Indian drugmaker Ranbaxy, through its Malaysian subsidiary RMSB, has said in a filing with the Bombay Stock Exchange it will invest INR 2.13bn ($35m) into a new facility to manufacture dosage forms including tablets and capsules in Kedah, Malaysia.
“In addition to serving the local market, the new facility will also export products to the ASEAN markets, Middle East, Europe, Sri Lanka, China and other select nations,” said T. Jeyabalan Thangarajah, Managing Director of RMSB.
The Greenfield site has been allocated to the firm following the signing of a letter-of-offer agreement with Government owned industrial park Kulim Hi Tech Park (KHTP), and will employ over 200 people on a 15 acre area of land.
Malaysia has been focusing on attracting foreign pharma manufacturers – especially from India - in recent year by offering incentives and infrastructure, and this new site will be the second in the country for Ranbaxy.
Ranbaxy's sales in the region grew to INR 2.1bn ($34m), up 13% for the second quarter 2013.
Results and Remediation
For Q2, 2013, the Indian manufacturers reported a loss of INR 5.24bn ($86m) which fared better than the INR 5.8bn for the same period last year, though operational income was down 18% to INR 26.8bn.
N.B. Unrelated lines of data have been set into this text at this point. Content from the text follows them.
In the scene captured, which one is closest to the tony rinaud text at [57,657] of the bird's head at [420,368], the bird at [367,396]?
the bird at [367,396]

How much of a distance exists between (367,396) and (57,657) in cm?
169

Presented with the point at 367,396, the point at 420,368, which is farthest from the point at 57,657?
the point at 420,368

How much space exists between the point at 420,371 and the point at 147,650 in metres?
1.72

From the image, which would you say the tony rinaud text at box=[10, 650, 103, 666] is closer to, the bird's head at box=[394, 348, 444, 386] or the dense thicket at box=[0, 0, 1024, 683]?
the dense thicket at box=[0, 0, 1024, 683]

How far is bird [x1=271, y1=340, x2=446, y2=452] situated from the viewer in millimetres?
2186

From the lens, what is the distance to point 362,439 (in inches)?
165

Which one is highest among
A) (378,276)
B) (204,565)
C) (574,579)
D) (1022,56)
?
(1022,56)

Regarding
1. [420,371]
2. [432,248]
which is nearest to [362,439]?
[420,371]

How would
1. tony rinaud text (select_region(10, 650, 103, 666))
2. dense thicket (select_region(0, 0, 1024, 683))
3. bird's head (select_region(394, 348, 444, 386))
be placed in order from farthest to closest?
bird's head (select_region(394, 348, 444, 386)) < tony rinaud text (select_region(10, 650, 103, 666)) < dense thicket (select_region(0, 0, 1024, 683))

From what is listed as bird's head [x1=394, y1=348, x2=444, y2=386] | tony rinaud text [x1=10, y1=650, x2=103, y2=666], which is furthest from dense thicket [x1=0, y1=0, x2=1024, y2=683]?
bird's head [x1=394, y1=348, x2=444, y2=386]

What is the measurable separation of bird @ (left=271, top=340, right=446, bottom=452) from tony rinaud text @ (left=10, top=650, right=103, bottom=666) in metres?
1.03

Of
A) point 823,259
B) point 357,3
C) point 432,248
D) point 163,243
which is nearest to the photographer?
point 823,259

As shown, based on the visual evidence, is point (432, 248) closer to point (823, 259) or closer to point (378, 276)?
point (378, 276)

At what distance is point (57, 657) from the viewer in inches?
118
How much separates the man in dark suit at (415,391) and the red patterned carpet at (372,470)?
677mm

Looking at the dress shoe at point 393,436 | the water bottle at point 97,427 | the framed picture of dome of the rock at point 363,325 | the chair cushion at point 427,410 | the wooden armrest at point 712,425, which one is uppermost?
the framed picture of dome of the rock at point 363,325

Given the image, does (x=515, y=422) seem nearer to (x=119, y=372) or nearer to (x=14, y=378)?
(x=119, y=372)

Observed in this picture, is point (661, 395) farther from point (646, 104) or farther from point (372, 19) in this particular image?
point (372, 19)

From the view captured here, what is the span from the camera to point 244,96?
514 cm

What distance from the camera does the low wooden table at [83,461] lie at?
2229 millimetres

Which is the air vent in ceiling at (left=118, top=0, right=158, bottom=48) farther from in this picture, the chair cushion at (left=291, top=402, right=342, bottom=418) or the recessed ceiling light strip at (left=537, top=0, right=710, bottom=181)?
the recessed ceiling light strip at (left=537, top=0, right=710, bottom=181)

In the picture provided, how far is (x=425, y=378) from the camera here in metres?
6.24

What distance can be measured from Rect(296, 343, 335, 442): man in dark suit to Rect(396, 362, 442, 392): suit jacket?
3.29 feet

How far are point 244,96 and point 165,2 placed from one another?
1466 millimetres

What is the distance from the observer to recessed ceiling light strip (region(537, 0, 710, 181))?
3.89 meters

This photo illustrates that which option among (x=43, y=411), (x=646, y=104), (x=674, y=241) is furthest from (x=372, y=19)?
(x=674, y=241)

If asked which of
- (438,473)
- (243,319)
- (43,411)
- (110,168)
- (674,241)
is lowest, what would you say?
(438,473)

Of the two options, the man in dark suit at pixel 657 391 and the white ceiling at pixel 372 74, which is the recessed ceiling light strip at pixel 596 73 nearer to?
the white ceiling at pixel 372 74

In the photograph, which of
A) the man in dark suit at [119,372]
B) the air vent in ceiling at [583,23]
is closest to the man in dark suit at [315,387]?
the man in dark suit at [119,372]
The results also mentioned the INR 1.46bn Ranbaxy agreed to pay during the quarter as the first part of an INR 26.5bn ($500m) settlement the firm agreed to pay the US Food and Drug Administration (FDA) after pleading guilty in May of manufacturing violations and cover-ups.
The total amount was set aside in 2011 when the firm inked a consent decree in order to resolve an import ban imposed by the FDA on 30 products made at two of its plants in India.
Though the firm has said the implementation of the consent decree, signed in January 2012, progressed as planned for the period, Ranbaxy spokesperson Chuck Caprariello told us in May the firm did not know when it will be resolved and is dependent on further FDA inspections at the sites.